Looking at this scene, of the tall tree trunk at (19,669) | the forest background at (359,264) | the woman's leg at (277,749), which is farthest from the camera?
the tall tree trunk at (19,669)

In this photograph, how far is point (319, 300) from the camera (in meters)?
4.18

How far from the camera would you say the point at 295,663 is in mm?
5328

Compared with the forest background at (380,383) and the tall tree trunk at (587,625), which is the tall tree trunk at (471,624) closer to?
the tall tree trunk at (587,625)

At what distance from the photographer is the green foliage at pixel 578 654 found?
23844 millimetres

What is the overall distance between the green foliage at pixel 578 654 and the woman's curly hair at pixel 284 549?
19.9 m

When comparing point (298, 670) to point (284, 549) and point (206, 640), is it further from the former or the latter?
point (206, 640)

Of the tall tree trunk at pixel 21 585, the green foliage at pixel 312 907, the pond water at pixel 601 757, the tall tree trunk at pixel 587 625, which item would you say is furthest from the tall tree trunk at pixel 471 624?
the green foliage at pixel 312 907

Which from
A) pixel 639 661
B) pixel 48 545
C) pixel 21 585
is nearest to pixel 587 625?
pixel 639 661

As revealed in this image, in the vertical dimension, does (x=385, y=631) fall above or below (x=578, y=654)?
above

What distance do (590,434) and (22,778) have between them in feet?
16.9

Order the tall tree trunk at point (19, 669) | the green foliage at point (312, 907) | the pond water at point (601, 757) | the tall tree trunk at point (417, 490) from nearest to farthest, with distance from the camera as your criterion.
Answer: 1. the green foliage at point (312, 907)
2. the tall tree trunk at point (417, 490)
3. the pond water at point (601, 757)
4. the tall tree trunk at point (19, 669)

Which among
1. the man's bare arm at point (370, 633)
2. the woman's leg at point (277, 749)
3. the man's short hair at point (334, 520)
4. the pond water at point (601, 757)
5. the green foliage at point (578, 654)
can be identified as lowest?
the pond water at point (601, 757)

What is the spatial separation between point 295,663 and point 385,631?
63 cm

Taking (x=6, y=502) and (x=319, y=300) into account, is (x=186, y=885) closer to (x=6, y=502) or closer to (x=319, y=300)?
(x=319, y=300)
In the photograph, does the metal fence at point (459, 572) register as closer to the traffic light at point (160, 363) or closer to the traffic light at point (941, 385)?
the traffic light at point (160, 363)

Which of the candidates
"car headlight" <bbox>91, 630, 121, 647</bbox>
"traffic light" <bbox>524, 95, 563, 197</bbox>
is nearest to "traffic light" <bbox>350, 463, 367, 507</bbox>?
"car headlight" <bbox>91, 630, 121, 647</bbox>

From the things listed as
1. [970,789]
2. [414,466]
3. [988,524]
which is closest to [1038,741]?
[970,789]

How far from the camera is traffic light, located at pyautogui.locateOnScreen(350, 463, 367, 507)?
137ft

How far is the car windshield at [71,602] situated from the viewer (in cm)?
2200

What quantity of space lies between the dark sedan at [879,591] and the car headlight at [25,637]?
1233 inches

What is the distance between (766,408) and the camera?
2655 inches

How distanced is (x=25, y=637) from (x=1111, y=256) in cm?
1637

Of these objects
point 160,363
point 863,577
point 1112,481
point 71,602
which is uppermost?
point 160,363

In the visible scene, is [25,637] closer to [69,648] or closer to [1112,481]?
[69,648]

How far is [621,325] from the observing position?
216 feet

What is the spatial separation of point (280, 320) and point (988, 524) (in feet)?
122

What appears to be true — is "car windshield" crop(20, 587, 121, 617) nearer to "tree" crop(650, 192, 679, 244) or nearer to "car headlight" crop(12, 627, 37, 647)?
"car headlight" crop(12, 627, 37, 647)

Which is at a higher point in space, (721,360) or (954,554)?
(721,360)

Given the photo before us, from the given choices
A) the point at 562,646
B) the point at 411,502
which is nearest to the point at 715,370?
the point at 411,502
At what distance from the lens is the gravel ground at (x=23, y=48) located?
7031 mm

--*--

* **THE EXERCISE**: Reproduce verbatim the rows above, beginning with the line that contains "As revealed in" and continuing through the line that contains "4. the tall tree trunk at point (19, 669)".

* **RESULT FOR THIS EXERCISE**:
As revealed in this image, in the vertical dimension, does (x=385, y=631) fall above or below (x=578, y=654)?
above

What distance do (590,434) and (22,778) have between them in feet?
16.9

Order the tall tree trunk at point (19, 669) | the green foliage at point (312, 907) | the pond water at point (601, 757) | the tall tree trunk at point (417, 490) from nearest to farthest, with distance from the camera as your criterion.
Answer: 1. the green foliage at point (312, 907)
2. the tall tree trunk at point (417, 490)
3. the pond water at point (601, 757)
4. the tall tree trunk at point (19, 669)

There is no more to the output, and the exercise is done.